La rappresentazione grafica di tale funzione appare come una nuvola diffusa di probabilità, diversa per ogni stato quantico n, l, m. La densità di questa nuvola per ogni punto dello spazio rappresenta la probabilità di trovare l’elettrone in quel determinato punto. Un orbitale rappresenta la regione dello spazio che racchiude il 90% di probabilità di trovare un determinato elettrone. Gli orbitali hanno un significato probabilistico-matematico da non confondere con le orbite di Bohr.
La trattazione ondulatoria porta a risultati almeno in parte coincidenti con la trattazione solo quantistica di Bohr.
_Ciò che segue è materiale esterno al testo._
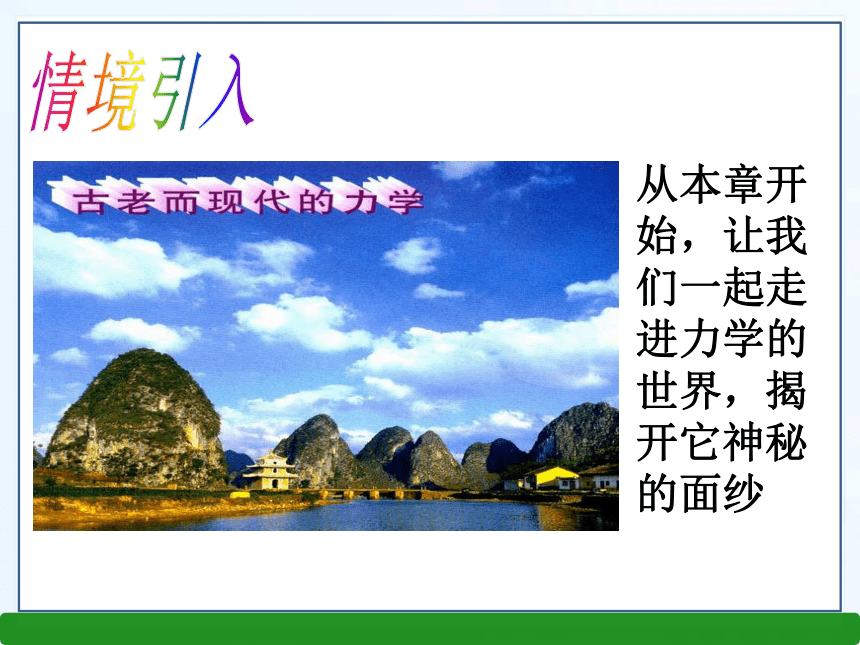 情境引入

古老而现代的力学

从本章开始，让我们一起走进力学的世界，揭开它神秘的面纱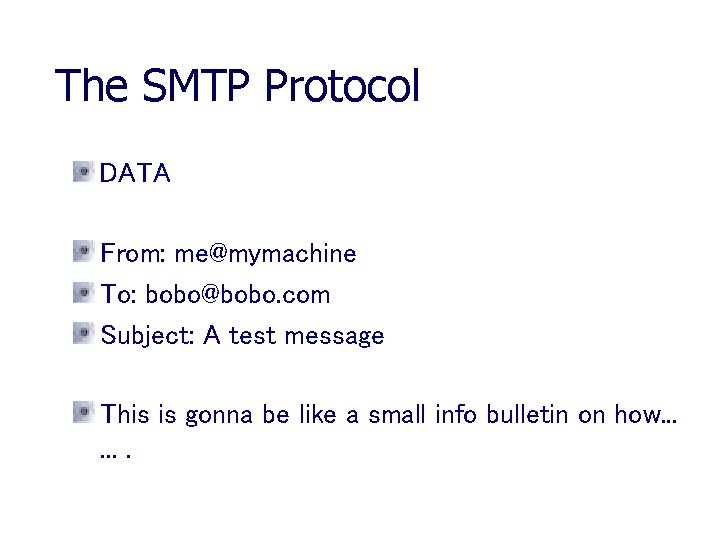 The SMTP Protocol

DATA

From: me@mymachine

To: bobo@bobo.com

Subject: A test message

This is gonna be like a small info bulletin on how… … .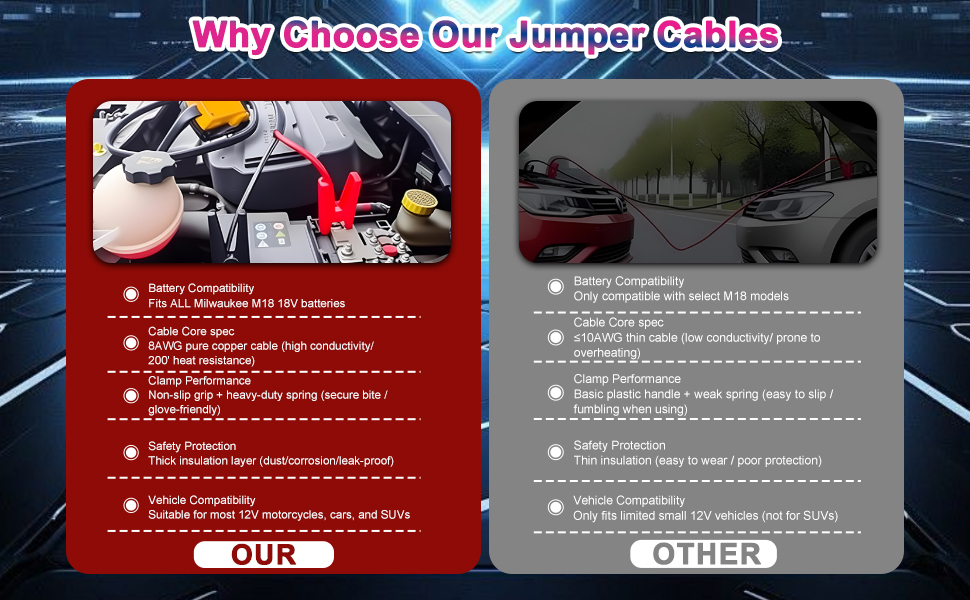 Why Choose Our Jumper Cables

Battery Compatibility
Fits ALL Milwaukee M18 18V batteries

Cable Core spec
8AWG pure copper cable (high conductivity/ 200' heat resistance)

Clamp Performance
Non-slip grip + heavy-duty spring (secure bite / glove-friendly)

Safety Protection
Thick insulation layer (dust/corrosion/leak-proof)

Vehicle Compatibility
Suitable for most 12V motorcycles, cars, and SUVs

OUR

Battery Compatibility
Only compatible with select M18 models

Cable Core spec
≤10AWG thin cable (low conductivity/ prone to overheating)

Clamp Performance
Basic plastic handle + weak spring (easy to slip / fumbling when using)

Safety Protection
Thin insulation (easy to wear / poor protection)

Vehicle Compatibility
Only fits limited small 12V vehicles (not for SUVs)

OTHER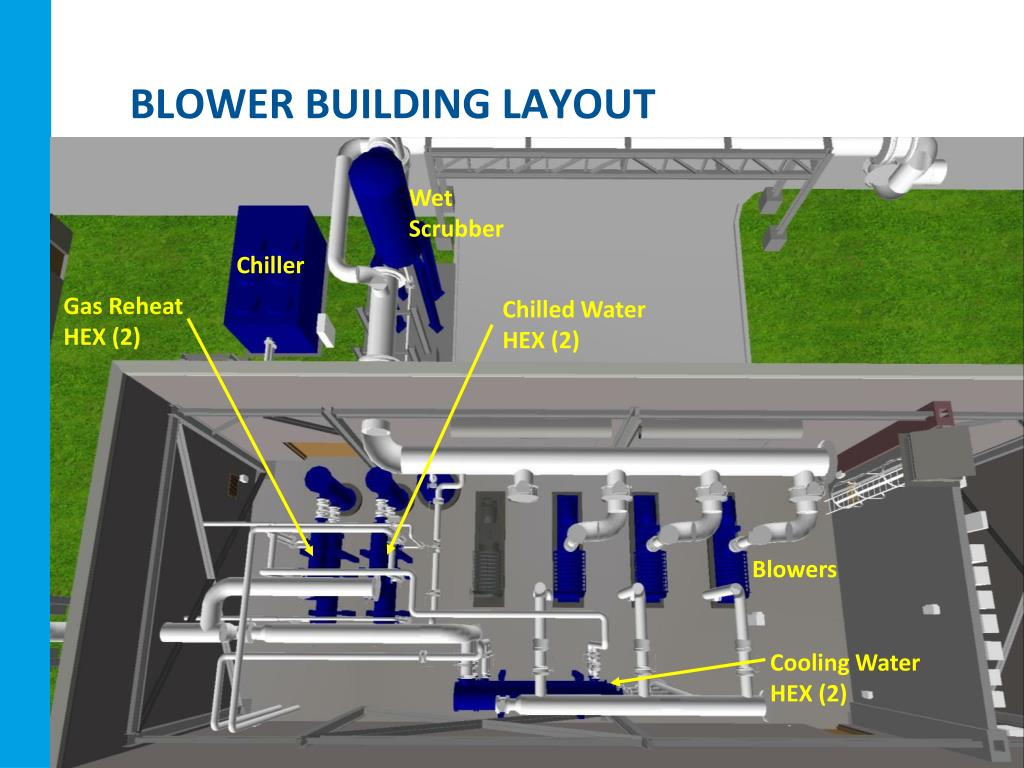 BLOWER BUILDING LAYOUT

Wet Scrubber

Chiller

Gas Reheat HEX (2)

Chilled Water HEX (2)

Blowers

Cooling Water HEX (2)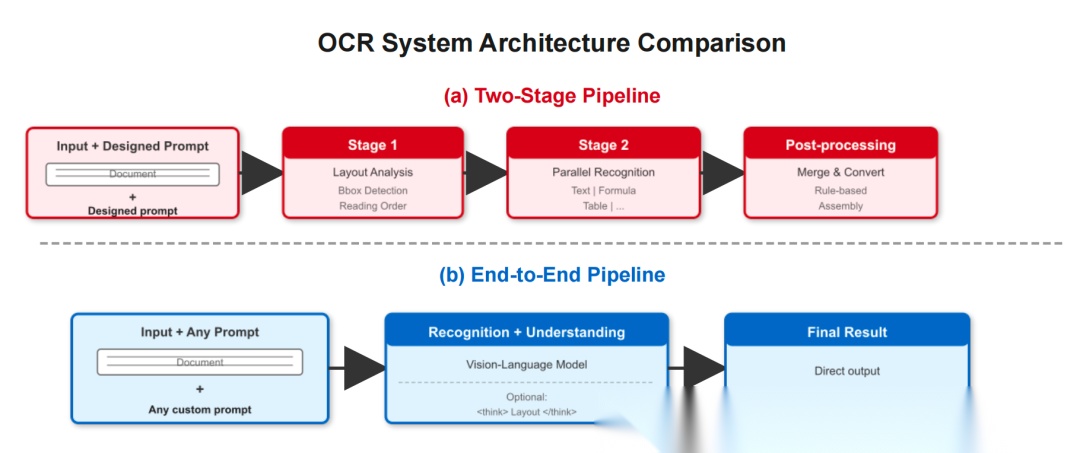 OCR System Architecture Comparison

(a) Two-Stage Pipeline

Input + Designed Prompt

Document

+

Designed prompt

Stage 1

Layout Analysis

Bbox Detection

Reading Order

Stage 2

Parallel Recognition

Text | Formula

Table | ...

Post-processing

Merge & Convert

Rule-based

Assembly

(b) End-to-End Pipeline

Input + Any Prompt

Document

+

Any custom prompt

Recognition + Understanding

Vision-Language Model

Optional:

<think> Layout </think>

Final Result

Direct output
Nella realtà quantistica i numeri quantici sono associati a realtà fisiche:
• n stabilisce il contenuto energetico dell’orbitale e assume solo valori interi, da 1 a infinito;
• l definisce la forma dell’orbitale e il numero dei sottolivelli possibili per i vari livelli, collegato a n dalla relazione 0 ≤l≤ n-1;
• m definisce l’orientamento dell’orbitale nello spazio e assume valori –l ≤m≤ +l.
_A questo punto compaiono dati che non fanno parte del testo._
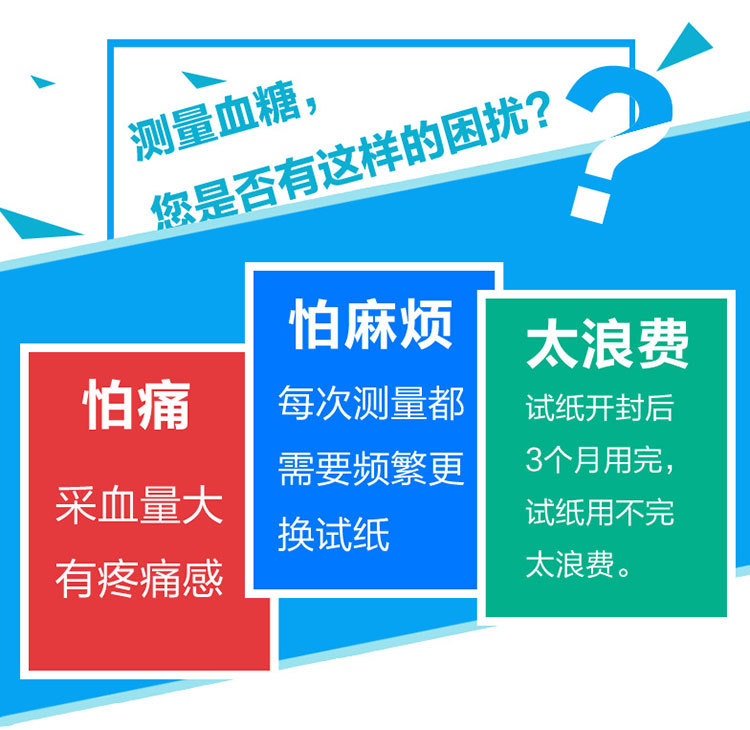 测量血糖，
您是否有这样的困扰？

怕痛
采血量大
有疼痛感

怕麻烦
每次测量都
需要频繁更
换试纸

太浪费
试纸开封后
3个月用完，
试纸用不完
太浪费。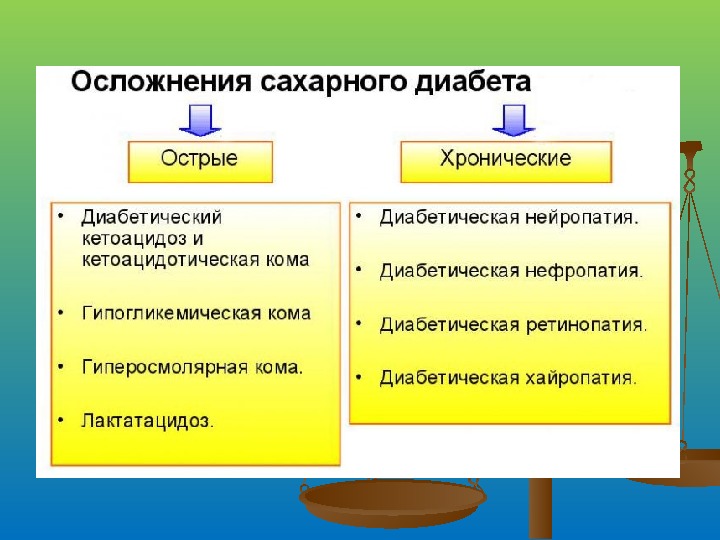 Осложнения сахарного диабета

Острые

• Диабетический кетоацидоз и кетоацидотическая кома

• Гипогликемическая кома

• Гиперосмолярная кома.

• Лактатацидоз.

Хронические

• Диабетическая нейропатия.

• Диабетическая нефропатия.

• Диабетическая ретинопатия.

• Диабетическая хайропатия.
A questi si aggiunge il numero magnetico di spin, ms, che attribuisce all’elettrone un momento angolare intrinseco e che assume valori – ½ o + ½.

I modelli sono rappresentazioni semplificate della realtà elaborate dagli scienziati allo scopo di descrivere e comprendere fenomeni della realtà stessa. I modelli scientifici, infatti, non sono né “fotografie di fenomeni” né tanto meno rappresentano la realtà miniaturizzata. In conclusione, la scienza tende ad ideare modelli della realtà che non vanno, però, identificati con essa.
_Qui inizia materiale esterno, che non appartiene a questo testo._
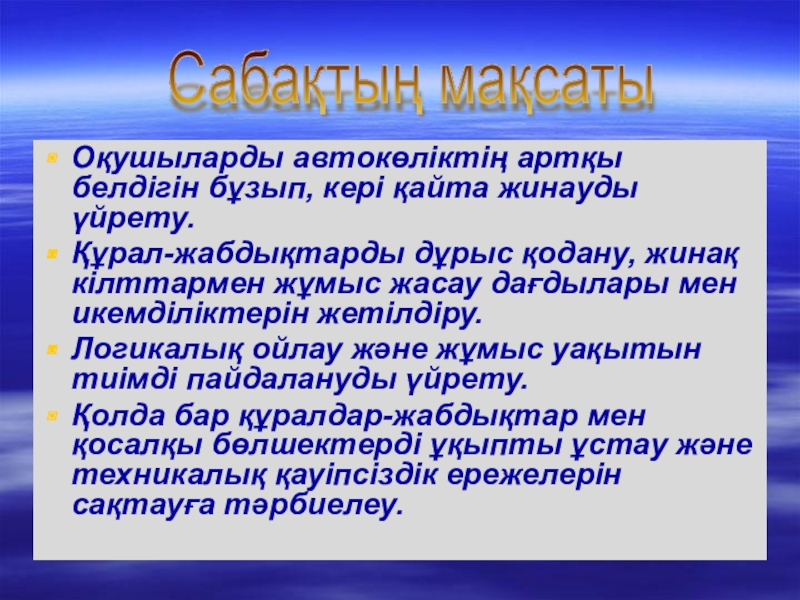 Сабақтың мақсаты

Оқушыларды автокөліктің артқы белдігін бұзып, кері қайта жинауды үйрету.

Құрал-жабдықтарды дұрыс қодану, жинақ кілттармен жұмыс жасау дағдылары мен икемділіктерін жетілдіру.

Логикалық ойлау және жұмыс уақытын тиімді пайдалануды үйрету.

Қолда бар құралдар-жабдықтар мен қосалқы бөлшектерді ұқыпты ұстау және техникалық қауіпсіздік ережелерін сақтауға тәрбиелеу.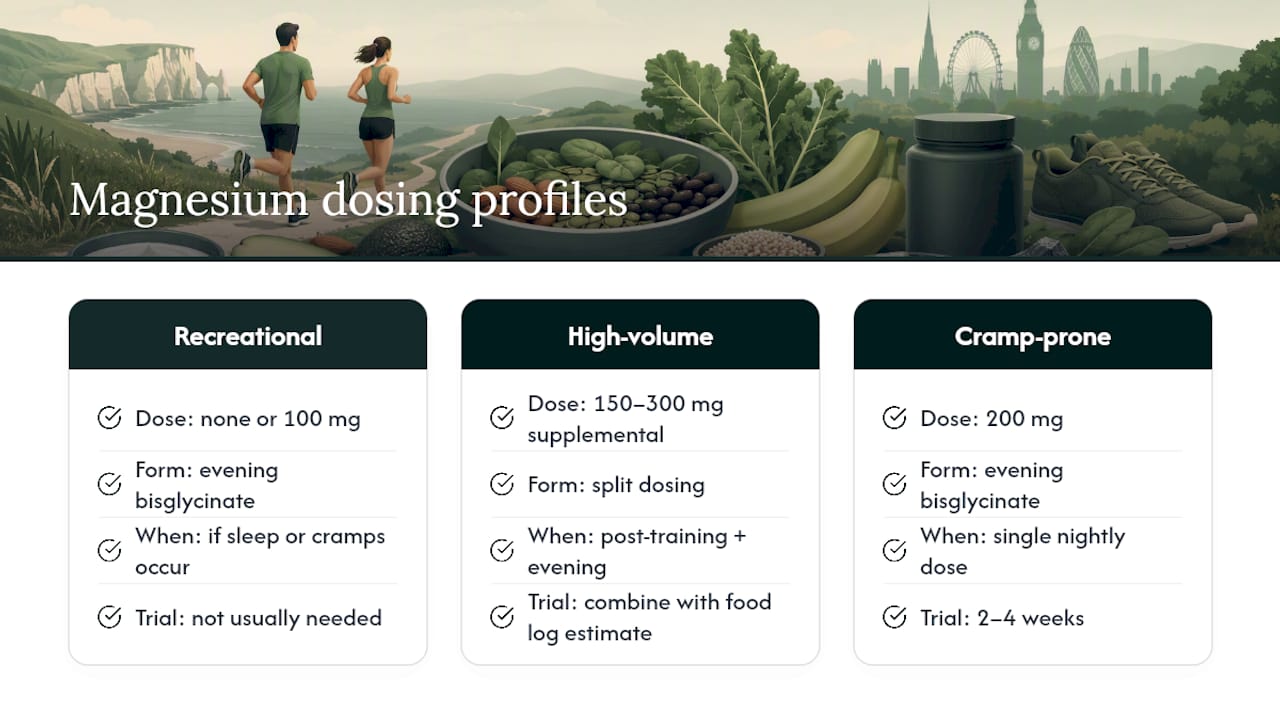 Magnesium dosing profiles

Recreational

Dose: none or 100 mg

Form: evening bisglycinate

When: if sleep or cramps occur

Trial: not usually needed

High-volume

Dose: 150–300 mg supplemental

Form: split dosing

When: post-training + evening

Trial: combine with food log estimate

Cramp-prone

Dose: 200 mg

Form: evening bisglycinate

When: single nightly dose

Trial: 2–4 weeks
Esperienza di laboratorio: saggio alla fiamma.
Il saggio si basa sul fatto che alcuni sali metallici, portati alla fiamma non luminosa del bunsen, vengono volatilizzati, atomizzati, eccitati a stati metastabili dai quali decadono velocemente ai rispettivi livelli fondamentali, emettendo radiazioni luminose di lunghezza d’onda caratteristica, che impartiscono alla fiamma colorazioni particolari.
Per effettuare questa esperienza occorrono i seguenti strumenti:
• becco Bunsen;
• filo di platino;
• acido cloridrico;
• metalli da identificare.
Il becco Bunsen consiste di un tubo adduttore, innestato nella base, attraverso il quale il gas proveniente dalla rete esterna è convogliato nel bruciatore, dopo essere stato miscelato con l’aria attraverso un opportuno regolatore. Se il regolatore è aperto, il flusso di gas che lo attraversa richiama l’aria, si mescola con essa e brucia completamente dando una fiamma non luminosa o ossidante.
Il test viene condotto usando un filo di platino che viene immerso in HCl 1:1 non contaminato e poi impregnato di un po’ di polverina da analizzare per convertire i sali contenuti nel campione nei rispettivi cloruri, che, in generale, sono più volatili. Si pone alla fiamma osservando le colorazioni da essa assunte. Seguono alcuni esempi:
Litio - rosso carminio
Sodio – giallo cadaverico
Potassio – rosso violetto
Stronzio – rosso scarlatto
Calcio e Bario – rosso mattone
Ammonio e Bario – verde pappagallo.

Dopo ogni determinazione, il filo di platino va pulito in HCl finché non dia più colorazione alla fiamma.